*Dostarczony listing*.
• • • • •
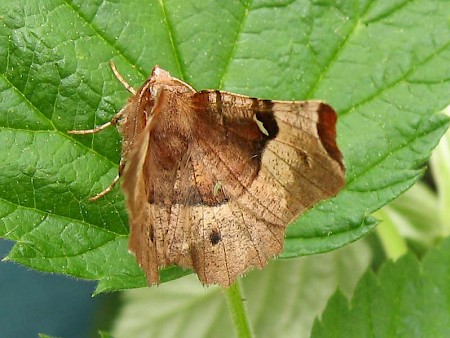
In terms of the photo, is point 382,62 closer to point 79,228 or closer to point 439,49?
point 439,49

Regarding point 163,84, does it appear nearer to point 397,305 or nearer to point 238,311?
point 238,311

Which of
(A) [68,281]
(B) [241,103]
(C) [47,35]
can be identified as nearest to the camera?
(B) [241,103]

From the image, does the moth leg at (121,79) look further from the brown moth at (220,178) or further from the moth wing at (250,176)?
the moth wing at (250,176)

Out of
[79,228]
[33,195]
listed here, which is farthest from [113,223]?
[33,195]

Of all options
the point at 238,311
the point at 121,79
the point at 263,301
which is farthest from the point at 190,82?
the point at 263,301

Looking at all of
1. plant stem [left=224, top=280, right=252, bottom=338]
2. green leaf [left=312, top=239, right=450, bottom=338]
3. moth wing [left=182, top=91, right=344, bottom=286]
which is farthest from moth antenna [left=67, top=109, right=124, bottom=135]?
green leaf [left=312, top=239, right=450, bottom=338]

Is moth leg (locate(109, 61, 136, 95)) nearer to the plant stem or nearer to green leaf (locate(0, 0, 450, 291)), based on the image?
green leaf (locate(0, 0, 450, 291))
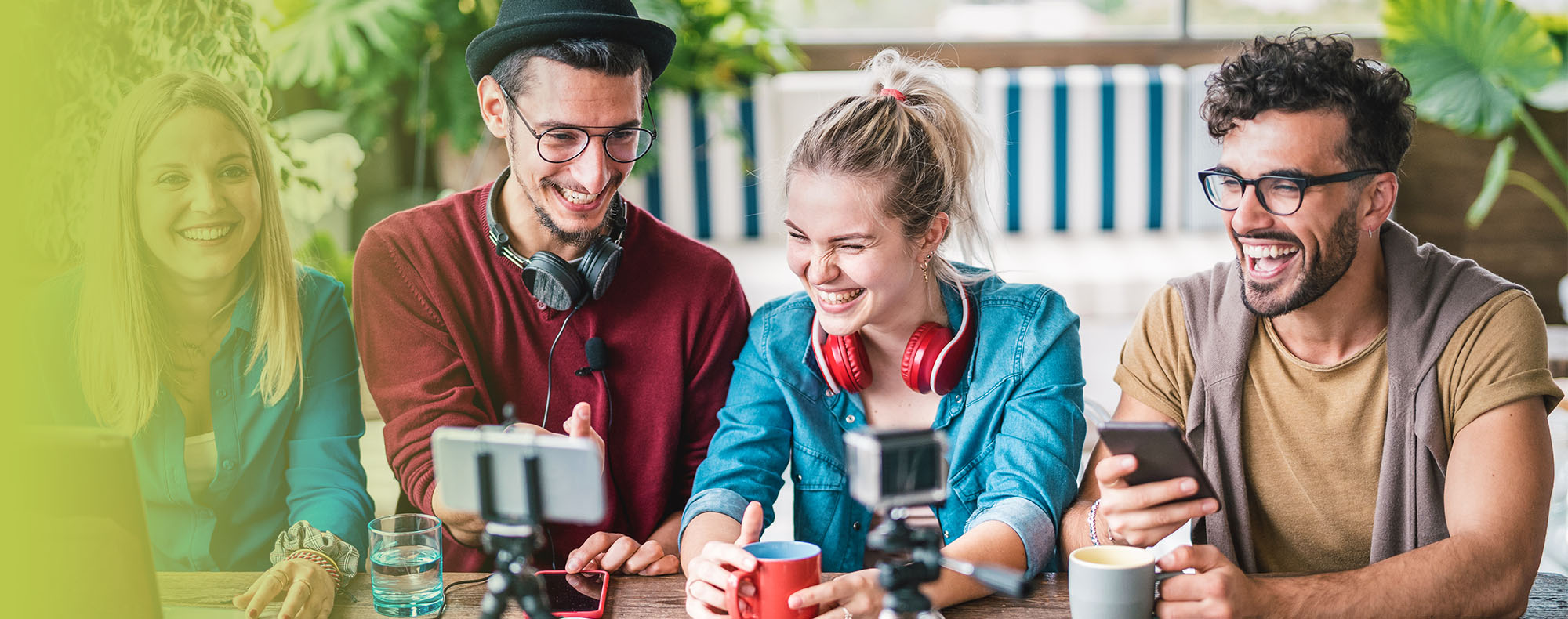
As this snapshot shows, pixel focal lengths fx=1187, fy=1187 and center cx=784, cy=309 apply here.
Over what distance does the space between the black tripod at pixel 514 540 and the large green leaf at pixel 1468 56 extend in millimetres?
4229

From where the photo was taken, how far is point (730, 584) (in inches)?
50.5

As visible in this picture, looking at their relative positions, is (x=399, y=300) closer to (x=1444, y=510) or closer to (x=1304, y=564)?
(x=1304, y=564)

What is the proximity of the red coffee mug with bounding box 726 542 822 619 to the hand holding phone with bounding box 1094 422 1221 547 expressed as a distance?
1.16ft

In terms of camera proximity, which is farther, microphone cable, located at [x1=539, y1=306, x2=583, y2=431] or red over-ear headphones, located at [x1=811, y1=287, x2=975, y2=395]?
microphone cable, located at [x1=539, y1=306, x2=583, y2=431]

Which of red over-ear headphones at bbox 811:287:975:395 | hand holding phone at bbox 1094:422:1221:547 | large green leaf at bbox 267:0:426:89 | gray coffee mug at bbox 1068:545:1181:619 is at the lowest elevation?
gray coffee mug at bbox 1068:545:1181:619

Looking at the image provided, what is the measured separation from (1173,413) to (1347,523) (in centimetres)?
28

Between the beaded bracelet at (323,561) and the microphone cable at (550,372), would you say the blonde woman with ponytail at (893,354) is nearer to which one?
the microphone cable at (550,372)

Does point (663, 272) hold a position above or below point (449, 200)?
below

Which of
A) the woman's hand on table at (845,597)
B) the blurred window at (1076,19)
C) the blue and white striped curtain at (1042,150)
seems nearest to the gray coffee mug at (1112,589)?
the woman's hand on table at (845,597)

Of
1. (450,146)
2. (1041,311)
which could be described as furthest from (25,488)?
(450,146)

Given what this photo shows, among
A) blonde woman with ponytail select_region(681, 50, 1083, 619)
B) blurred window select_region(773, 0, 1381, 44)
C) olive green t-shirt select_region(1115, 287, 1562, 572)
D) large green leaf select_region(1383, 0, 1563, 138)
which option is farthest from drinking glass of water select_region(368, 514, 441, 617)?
blurred window select_region(773, 0, 1381, 44)

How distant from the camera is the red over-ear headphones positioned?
1716 millimetres

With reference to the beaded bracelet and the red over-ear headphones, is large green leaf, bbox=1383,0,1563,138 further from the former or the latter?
the beaded bracelet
• • • • •
*Pisemne polecenie*. Przepisz słowo w słowo cały powyższy listing, od początku do końca. Obrazki pomiń w odpowiedzi.

*Wynik zadania*.
In terms of the photo, is point 382,62 closer to point 79,228 or closer to point 439,49?
point 439,49

Regarding point 163,84, does it appear nearer to point 397,305 or nearer to point 238,311?
point 238,311

Which of
(A) [68,281]
(B) [241,103]
(C) [47,35]
can be identified as nearest to the camera?
(B) [241,103]

From the image, does the moth leg at (121,79) look further from the brown moth at (220,178) or further from the moth wing at (250,176)?
the moth wing at (250,176)

Out of
[79,228]
[33,195]
listed here, which is farthest from [113,223]?
[33,195]

Of all options
the point at 238,311
the point at 121,79
the point at 263,301
which is farthest from the point at 190,82?
the point at 263,301

Looking at all of
1. plant stem [left=224, top=280, right=252, bottom=338]
2. green leaf [left=312, top=239, right=450, bottom=338]
3. moth wing [left=182, top=91, right=344, bottom=286]
which is farthest from moth antenna [left=67, top=109, right=124, bottom=135]?
green leaf [left=312, top=239, right=450, bottom=338]

Is moth leg (locate(109, 61, 136, 95)) nearer to the plant stem or nearer to green leaf (locate(0, 0, 450, 291)), based on the image?
green leaf (locate(0, 0, 450, 291))
As this snapshot shows, pixel focal lengths fx=1187, fy=1187 and center cx=784, cy=309 apply here.
Over what distance does the space between the black tripod at pixel 514 540 and the large green leaf at pixel 1468 56 extend in millimetres?
4229

From where the photo was taken, how far is point (730, 584) (in inches)?
50.5

As visible in this picture, looking at their relative positions, is (x=399, y=300) closer to (x=1444, y=510) or closer to (x=1304, y=564)?
(x=1304, y=564)

What is the proximity of the red coffee mug with bounding box 726 542 822 619 to the hand holding phone with bounding box 1094 422 1221 547 expressed as a distance?
1.16ft

In terms of camera proximity, which is farther, microphone cable, located at [x1=539, y1=306, x2=583, y2=431] or red over-ear headphones, located at [x1=811, y1=287, x2=975, y2=395]?
microphone cable, located at [x1=539, y1=306, x2=583, y2=431]

Which of red over-ear headphones at bbox 811:287:975:395 | hand holding phone at bbox 1094:422:1221:547 | large green leaf at bbox 267:0:426:89 | gray coffee mug at bbox 1068:545:1181:619 is at the lowest elevation?
gray coffee mug at bbox 1068:545:1181:619

Looking at the image provided, what is the measured separation from (1173,413) to (1347,523) (in centimetres)?
28

Between the beaded bracelet at (323,561) and the microphone cable at (550,372), would you say the blonde woman with ponytail at (893,354) is nearer to which one?
the microphone cable at (550,372)

Does point (663, 272) hold a position above or below point (449, 200)?
below

Which of
A) the woman's hand on table at (845,597)
B) the blurred window at (1076,19)
C) the blue and white striped curtain at (1042,150)
seems nearest to the gray coffee mug at (1112,589)?
the woman's hand on table at (845,597)

Of
1. (450,146)
2. (1041,311)
which could be described as furthest from (25,488)?
(450,146)

Given what this photo shows, among
A) blonde woman with ponytail select_region(681, 50, 1083, 619)
B) blurred window select_region(773, 0, 1381, 44)
C) olive green t-shirt select_region(1115, 287, 1562, 572)
D) large green leaf select_region(1383, 0, 1563, 138)
which option is farthest from drinking glass of water select_region(368, 514, 441, 617)?
blurred window select_region(773, 0, 1381, 44)

How distant from the camera is the red over-ear headphones positioned?
1716 millimetres

With reference to the beaded bracelet and the red over-ear headphones, is large green leaf, bbox=1383,0,1563,138 further from the former or the latter?
the beaded bracelet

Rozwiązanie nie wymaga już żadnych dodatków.